Along the same line of what @Jeruba wrote about is combine when used as a noun, the emphasis is on the first syllable as opposed to it’s use as a verb in “combine”, where it’s placed on the second syllable. Combine, is commonly used instead of it’s longer name, combine harvester.

@Jeruba, does this usage also bother you? I have not ever heard it called a combine harvester in everyday use.

gasman's avatar

OK, I finally trudged upstairs to my library (once vital to me as a peripheral brain—now just a monument to internet-era obsolescence) and consulted the massive Webster’s Third New International [Unabridged] Dictionary, a 1981 printing of the classic 1961 edition—which is still the most recent edition!

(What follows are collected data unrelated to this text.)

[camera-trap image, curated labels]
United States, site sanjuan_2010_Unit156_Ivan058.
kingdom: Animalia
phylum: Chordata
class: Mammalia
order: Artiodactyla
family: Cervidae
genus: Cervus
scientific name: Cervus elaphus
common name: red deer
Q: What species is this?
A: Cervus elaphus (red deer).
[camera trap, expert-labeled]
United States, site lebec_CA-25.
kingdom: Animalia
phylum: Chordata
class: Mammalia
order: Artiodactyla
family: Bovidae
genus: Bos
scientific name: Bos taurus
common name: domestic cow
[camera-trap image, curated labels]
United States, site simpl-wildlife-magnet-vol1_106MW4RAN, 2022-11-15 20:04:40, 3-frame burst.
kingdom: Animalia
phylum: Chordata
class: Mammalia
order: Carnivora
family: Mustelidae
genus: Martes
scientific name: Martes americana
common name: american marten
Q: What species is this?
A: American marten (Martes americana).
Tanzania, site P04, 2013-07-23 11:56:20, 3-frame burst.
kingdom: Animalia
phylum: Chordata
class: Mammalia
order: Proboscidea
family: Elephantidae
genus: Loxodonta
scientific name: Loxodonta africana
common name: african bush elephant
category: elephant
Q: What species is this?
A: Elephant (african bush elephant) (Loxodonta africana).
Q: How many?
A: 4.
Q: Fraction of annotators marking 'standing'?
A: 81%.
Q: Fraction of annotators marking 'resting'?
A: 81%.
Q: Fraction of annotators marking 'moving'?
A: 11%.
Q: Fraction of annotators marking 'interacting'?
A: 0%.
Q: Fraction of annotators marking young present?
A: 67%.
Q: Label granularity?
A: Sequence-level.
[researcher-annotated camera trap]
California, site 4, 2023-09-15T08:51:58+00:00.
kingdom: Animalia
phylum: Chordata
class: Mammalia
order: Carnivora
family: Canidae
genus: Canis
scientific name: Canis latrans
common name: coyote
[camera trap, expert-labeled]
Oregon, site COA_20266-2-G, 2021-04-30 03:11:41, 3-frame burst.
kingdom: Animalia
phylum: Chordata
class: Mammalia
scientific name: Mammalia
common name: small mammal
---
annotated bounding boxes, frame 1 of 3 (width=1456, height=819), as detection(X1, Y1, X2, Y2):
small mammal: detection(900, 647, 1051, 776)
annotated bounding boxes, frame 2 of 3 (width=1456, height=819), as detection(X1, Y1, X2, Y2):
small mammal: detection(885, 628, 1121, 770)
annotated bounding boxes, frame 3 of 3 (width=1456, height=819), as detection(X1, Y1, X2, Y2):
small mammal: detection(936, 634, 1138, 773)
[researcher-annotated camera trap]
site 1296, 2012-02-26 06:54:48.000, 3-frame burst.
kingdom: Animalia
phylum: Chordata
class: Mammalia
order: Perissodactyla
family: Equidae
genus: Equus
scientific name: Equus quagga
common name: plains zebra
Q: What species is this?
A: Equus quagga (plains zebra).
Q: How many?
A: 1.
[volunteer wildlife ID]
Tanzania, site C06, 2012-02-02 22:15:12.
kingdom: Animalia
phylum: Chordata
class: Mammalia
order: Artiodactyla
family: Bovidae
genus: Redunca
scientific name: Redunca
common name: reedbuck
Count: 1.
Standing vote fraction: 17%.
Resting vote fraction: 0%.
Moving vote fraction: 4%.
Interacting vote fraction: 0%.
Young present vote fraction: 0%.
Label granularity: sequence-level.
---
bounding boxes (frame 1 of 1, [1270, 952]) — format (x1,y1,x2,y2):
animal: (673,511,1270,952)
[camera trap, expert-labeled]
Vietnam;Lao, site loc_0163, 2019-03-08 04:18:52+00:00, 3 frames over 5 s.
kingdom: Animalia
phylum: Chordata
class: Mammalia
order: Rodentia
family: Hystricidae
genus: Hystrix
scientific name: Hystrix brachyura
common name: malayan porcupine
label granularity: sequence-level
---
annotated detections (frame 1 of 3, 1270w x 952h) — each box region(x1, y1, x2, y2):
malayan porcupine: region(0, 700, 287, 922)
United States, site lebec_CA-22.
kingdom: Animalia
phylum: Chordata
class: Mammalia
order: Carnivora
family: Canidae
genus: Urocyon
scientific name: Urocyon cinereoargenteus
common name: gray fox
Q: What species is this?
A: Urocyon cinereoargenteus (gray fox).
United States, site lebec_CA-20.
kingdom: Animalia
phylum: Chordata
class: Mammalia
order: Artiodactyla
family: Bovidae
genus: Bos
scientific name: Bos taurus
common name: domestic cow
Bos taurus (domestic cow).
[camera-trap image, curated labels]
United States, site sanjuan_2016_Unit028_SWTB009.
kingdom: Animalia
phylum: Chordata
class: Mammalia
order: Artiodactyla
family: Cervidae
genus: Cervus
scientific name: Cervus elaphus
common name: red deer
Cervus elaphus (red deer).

All of the listed pronunciations of contribute put the accent on the second syllable. There’s one variant with altered vowels in the last syllable, labeled “chiefly in substandard speech” but this, too, stresses the 2nd syllable.

The same dictionary, btw, lists the noun invite (accent on first syllable, synonym of invitation, discussed above by @Jeruba) but labels it “now chiefly dialect”.

mistik04's avatar

CON-tri-bute…. am from Guyana

Response moderated (Unhelpful)
kh23797's avatar

I’m 64 and live in England. I never heard the first syllable stressed until this last few years, when both CONtribute and DIStribute began to push in everywhere. London and our universities, sources of many UK fashions, are largely populated with eastern Europeans and other foreign nationals who, understandably, have little truck with our traditional (but less than obvious) pronunciations, so I’d look there for the source. The Brits on this forum who say they stress the first syllable are all, I’d warranty, a lot younger than I am.

l1343642's avatar

I live in Ontario, and I have a dude from Saudi Arabia and a dude from India at my work; both say con-tri-BUTE and I can’t handle it.